A Benchmark for AI Models on Prediction-Market Tasks
A domain benchmark for testing whether models can handle forecast calibration, resolution logic, orderbooks, cross-venue equivalence, thesis updates, and risk gates.
General AI benchmarks miss the hard parts of prediction-market work.
Prediction markets are not just another finance domain. A useful model has to parse market rules, reason about unresolved outcomes, compare non-identical contracts across venues, interpret orderbooks, update probabilities without double-counting evidence, and refuse trades when edge disappears after fees, spread, liquidity, or risk limits.
So we opened a domain benchmark:
https://github.com/spfunctions/prediction-market-model-benchmark
It uses the same model roster as our general benchmark, but the tasks are prediction-market-specific.
What this benchmark tests
The first seed suite covers seven task families:
- Resolution: decide YES, NO, UNRESOLVED, or INVALID from rules and evidence
- Calibration: evaluate or produce probabilistic forecasts
- Microstructure: reason about spreads, depth, stale quotes, and executable edge
- Cross-venue mapping: decide whether two contracts are equivalent enough for arbitrage
- Thesis updates: revise a probability after new evidence without double-counting
- Risk gates: reject trades that violate bankroll, liquidity, conviction, or operator constraints
- Evidence independence: separate duplicated reports from independent signals
These are the failure modes that matter in real prediction-market systems.

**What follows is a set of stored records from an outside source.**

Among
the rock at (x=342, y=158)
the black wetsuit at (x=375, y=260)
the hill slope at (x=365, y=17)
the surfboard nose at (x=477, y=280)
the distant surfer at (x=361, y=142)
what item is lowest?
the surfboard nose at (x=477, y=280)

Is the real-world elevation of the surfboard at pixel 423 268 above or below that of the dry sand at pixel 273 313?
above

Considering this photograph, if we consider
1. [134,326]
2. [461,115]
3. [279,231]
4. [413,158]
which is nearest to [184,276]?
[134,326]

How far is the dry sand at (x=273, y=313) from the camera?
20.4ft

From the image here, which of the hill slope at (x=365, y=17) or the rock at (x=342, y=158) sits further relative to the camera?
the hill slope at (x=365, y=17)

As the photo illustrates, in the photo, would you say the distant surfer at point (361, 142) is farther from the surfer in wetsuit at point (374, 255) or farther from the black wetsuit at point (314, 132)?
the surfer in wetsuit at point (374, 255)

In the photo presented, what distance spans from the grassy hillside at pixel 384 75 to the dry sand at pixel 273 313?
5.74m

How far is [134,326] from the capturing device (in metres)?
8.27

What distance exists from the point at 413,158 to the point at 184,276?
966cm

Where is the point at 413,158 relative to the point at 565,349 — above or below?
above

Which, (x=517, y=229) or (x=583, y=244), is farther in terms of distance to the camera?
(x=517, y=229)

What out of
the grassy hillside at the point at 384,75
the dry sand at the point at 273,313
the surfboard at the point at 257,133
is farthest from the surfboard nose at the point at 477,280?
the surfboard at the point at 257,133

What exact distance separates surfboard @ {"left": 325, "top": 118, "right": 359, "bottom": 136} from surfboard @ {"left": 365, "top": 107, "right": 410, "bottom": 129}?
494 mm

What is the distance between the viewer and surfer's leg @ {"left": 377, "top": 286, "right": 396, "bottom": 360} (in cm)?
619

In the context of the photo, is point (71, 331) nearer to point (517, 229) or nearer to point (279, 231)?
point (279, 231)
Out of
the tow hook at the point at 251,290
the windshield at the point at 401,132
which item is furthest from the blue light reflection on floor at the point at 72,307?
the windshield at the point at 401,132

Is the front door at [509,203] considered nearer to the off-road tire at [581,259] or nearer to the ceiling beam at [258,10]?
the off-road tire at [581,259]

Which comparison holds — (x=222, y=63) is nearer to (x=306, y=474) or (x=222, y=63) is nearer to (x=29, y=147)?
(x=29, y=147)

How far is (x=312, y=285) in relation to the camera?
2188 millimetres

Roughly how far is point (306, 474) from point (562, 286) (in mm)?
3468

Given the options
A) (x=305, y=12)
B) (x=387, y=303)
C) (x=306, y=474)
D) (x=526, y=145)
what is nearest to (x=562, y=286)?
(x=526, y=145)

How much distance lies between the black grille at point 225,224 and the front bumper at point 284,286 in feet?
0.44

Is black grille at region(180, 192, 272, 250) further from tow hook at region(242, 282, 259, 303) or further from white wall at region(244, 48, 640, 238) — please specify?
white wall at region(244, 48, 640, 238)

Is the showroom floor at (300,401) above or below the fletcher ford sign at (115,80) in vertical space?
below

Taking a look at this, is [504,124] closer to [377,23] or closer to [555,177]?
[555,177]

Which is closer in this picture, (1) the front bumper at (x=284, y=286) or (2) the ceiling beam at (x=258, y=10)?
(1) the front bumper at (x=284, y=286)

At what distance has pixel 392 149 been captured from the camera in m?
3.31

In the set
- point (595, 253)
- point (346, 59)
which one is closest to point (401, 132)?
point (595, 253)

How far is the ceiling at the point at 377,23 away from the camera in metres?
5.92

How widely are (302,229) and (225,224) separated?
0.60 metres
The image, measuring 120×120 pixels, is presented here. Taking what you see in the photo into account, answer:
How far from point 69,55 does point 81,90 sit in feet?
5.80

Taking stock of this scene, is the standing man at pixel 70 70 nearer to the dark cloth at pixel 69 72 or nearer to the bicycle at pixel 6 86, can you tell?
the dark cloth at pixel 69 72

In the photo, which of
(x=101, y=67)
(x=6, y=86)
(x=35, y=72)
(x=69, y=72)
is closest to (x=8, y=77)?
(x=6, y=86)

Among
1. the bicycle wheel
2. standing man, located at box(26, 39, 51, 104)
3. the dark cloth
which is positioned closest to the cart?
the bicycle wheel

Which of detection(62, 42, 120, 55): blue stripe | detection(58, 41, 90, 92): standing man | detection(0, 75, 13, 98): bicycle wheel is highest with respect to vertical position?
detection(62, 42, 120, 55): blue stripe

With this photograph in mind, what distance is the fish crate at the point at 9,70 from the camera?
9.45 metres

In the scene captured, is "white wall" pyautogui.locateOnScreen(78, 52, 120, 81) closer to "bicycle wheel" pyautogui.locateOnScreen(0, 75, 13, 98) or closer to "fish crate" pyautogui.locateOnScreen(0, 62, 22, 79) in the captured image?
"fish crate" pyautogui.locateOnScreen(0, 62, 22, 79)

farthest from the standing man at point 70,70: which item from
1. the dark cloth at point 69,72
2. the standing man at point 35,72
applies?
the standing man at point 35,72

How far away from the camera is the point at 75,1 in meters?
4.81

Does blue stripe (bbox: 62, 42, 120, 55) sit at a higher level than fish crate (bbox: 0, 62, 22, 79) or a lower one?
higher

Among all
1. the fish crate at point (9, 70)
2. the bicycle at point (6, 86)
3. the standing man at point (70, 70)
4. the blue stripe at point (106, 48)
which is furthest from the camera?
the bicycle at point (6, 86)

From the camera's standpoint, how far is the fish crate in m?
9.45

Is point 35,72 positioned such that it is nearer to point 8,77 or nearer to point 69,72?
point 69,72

A model can sound smart and still fail here. It can explain a macro thesis beautifully while missing that a Kalshi contract resolves on certified results, not media projections. It can forecast a 57 percent probability and still recommend a bad trade because the best ask, fees, and liquidity make it non-actionable. It can compare two contracts with similar titles while ignoring that one resolves at a June FOMC meeting and the other resolves by July 31.
Those mistakes are not formatting issues. They change money, risk, and truth.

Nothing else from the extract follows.